-- BEGIN Supplied records --
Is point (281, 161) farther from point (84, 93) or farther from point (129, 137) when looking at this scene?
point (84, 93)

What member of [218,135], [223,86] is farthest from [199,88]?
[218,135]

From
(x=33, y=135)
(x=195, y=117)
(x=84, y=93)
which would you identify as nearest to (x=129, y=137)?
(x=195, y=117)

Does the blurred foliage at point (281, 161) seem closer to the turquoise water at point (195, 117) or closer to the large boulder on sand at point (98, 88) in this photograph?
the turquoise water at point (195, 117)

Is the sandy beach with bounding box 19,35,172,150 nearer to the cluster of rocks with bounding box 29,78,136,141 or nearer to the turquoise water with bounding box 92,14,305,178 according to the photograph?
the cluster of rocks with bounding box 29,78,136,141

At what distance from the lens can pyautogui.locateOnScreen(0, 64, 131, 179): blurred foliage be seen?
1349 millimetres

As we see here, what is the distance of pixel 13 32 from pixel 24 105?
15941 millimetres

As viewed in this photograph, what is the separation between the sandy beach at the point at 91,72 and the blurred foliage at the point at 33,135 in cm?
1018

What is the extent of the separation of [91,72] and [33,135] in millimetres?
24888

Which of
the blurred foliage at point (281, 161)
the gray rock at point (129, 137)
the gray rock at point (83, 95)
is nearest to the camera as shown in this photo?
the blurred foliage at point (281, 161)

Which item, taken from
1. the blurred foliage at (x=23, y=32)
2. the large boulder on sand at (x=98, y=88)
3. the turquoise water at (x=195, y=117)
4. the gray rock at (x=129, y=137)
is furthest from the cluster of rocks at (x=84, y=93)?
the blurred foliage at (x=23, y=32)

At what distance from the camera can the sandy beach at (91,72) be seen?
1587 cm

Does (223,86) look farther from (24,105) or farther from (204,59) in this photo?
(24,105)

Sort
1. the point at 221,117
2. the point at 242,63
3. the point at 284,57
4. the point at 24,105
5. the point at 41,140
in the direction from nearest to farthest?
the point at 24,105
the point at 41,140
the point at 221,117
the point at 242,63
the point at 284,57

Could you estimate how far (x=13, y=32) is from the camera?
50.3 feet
-- END Supplied records --
**Instructions to follow**: Output exactly the lines from the one containing "At what distance from the camera" through the last line of the entries, both ends included.

**Response to this task**:
At what distance from the camera can the sandy beach at (91,72) be seen?
1587 cm

Does (223,86) look farther from (24,105) or farther from (204,59) in this photo?
(24,105)

Sort
1. the point at 221,117
2. the point at 242,63
3. the point at 284,57
4. the point at 24,105
5. the point at 41,140
in the direction from nearest to farthest?
the point at 24,105
the point at 41,140
the point at 221,117
the point at 242,63
the point at 284,57

Could you estimate how far (x=13, y=32) is from the camera?
50.3 feet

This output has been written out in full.